In [1]:
# Import necessary libraries
import pickle
from selenium import webdriver
from selenium.webdriver.common.by import By
from selenium.webdriver.chrome.service import Service as ChromeService
from selenium.webdriver.support.ui import WebDriverWait
from selenium.webdriver.support import expected_conditions as EC
from webdriver_manager.chrome import ChromeDriverManager
from tqdm import tqdm
from bs4 import BeautifulSoup
import time

In [2]:
# Define makes and their respective ids

makes = {
    "Audi": "1900", # done
    "Volkswagen": "25200", # done
    "Skoda": "22900", # done
    "Seat": "22500", # in progress
    # "BMW": "3500", # done
    # "Mercedes-Benz": "17200", # in progress
}

In [3]:
def scrape_page_for_make(make, page_number):
    # Create a new browser instance
    driver = webdriver.Chrome(service=ChromeService(ChromeDriverManager().install()))
    # Create the base url
    link = f"https://suchen.mobile.de/fahrzeuge/search.html?dam=false&isSearchRequest=true&p=%3A30000&s=Car&sb=rel&vc=Car&ms={make}&lang=en"

    if page_number > 1:
        link += f"&pageNumber={page_number}"
    print(f"Starting to scrape {link}")

    try:
        driver.get(link)

        # Wait for the page to load
        WebDriverWait(driver, 10).until(
            EC.presence_of_element_located((By.TAG_NAME, "body"))
        )

        # Try to handle the cookie consent pop-up
        try:
            cookie_button = WebDriverWait(driver, 5).until(
                EC.element_to_be_clickable(
                    (By.XPATH, "//button[contains(text(), 'Accept')]")
                )
            )
            cookie_button.click()
            print("Cookie consent accepted.")
        except Exception as e:
            print("No cookie consent pop-up or unable to locate it:", e)

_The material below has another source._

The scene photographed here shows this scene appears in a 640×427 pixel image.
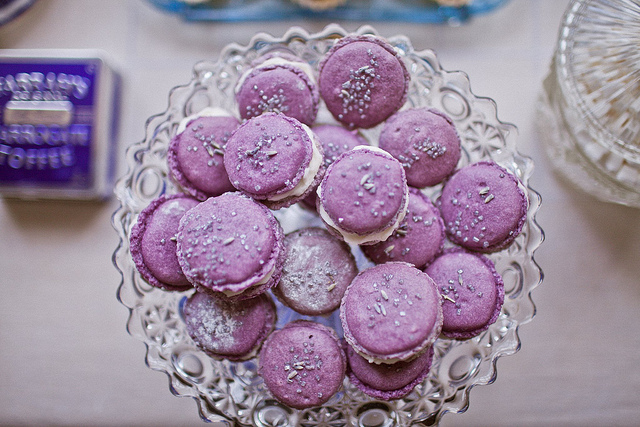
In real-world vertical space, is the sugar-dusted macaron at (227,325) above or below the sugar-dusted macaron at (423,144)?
below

        # Pause to let the page fully load
        time.sleep(1)

        listings_source = driver.page_source
        listings_soup = BeautifulSoup(listings_source, "html.parser")
        print("Done scraping base link")

    finally:
        # Always close the driver
        driver.quit()

    return listings_soup

In [4]:
def extract_listing_links_from_soup(soup):
    listings_article = soup.find_all("article", attrs={"data-testid": "result-list-container"})[0]
    listings = listings_article.find_all("div", recursive=False)[1:]
    listings_links = [
        listing.find_all("a")[0]["href"] for listing in listings if listing.find_all("a")
    ]
    listings_links = [
        "https://suchen.mobile.de" + link for link in listings_links
    ]
    return listings_links

In [5]:
# Scrape the first 25 pages for each make
make_links = {}
for make, make_id in makes.items():
    make_links[make] = []
    for page_number in range(1, 51):
        soup = scrape_page_for_make(make_id, page_number)
        links = extract_listing_links_from_soup(soup)
        make_links[make].extend(links)
        time.sleep(1)

Starting to scrape https://suchen.mobile.de/fahrzeuge/search.html?dam=false&isSearchRequest=true&p=%3A30000&s=Car&sb=rel&vc=Car&ms=1900&lang=en
Cookie consent accepted.
Done scraping base link
Starting to scrape https://suchen.mobile.de/fahrzeuge/search.html?dam=false&isSearchRequest=true&p=%3A30000&s=Car&sb=rel&vc=Car&ms=1900&lang=en&pageNumber=2
Cookie consent accepted.
Done scraping base link
Starting to scrape https://suchen.mobile.de/fahrzeuge/search.html?dam=false&isSearchRequest=true&p=%3A30000&s=Car&sb=rel&vc=Car&ms=1900&lang=en&pageNumber=3
Cookie consent accepted.
Done scraping base link
Starting to scrape https://suchen.mobile.de/fahrzeuge/search.html?dam=false&isSearchRequest=true&p=%3A30000&s=Car&sb=rel&vc=Car&ms=1900&lang=en&pageNumber=4
Cookie consent accepted.
Done scraping base link
Starting to scrape https://suchen.mobile.de/fahrzeuge/search.html?dam=false&isSearchRequest=true&p=%3A30000&s=Car&sb=rel&vc=Car&ms=1900&lang=en&pageNumber=5
Cookie consent accepted.
Done sc

In [12]:
# Save the links to a pickle file
with open("./data/make_links.pkl", "wb") as f:
    pickle.dump(make_links, f)

In [7]:
def extract_tech_data_from_listing_link(listing_link):
    # Create a new browser instance for the listing
    driver = webdriver.Chrome(
        service=ChromeService(ChromeDriverManager().install())
    )
    try:
        driver.get(listing_link)

        # Wait for the page to load
        WebDriverWait(driver, 10).until(
            EC.presence_of_element_located((By.TAG_NAME, "body"))
        )

        # Try to handle the cookie consent pop-up
        try:
            cookie_button = WebDriverWait(driver, 5).until(
                EC.element_to_be_clickable(
                    (By.XPATH, "//button[contains(text(), 'Accept')]")
                )
            )
            cookie_button.click()
            # print("Cookie consent accepted.")
        except Exception as e:
            print("No cookie consent pop-up or unable to locate it:", e)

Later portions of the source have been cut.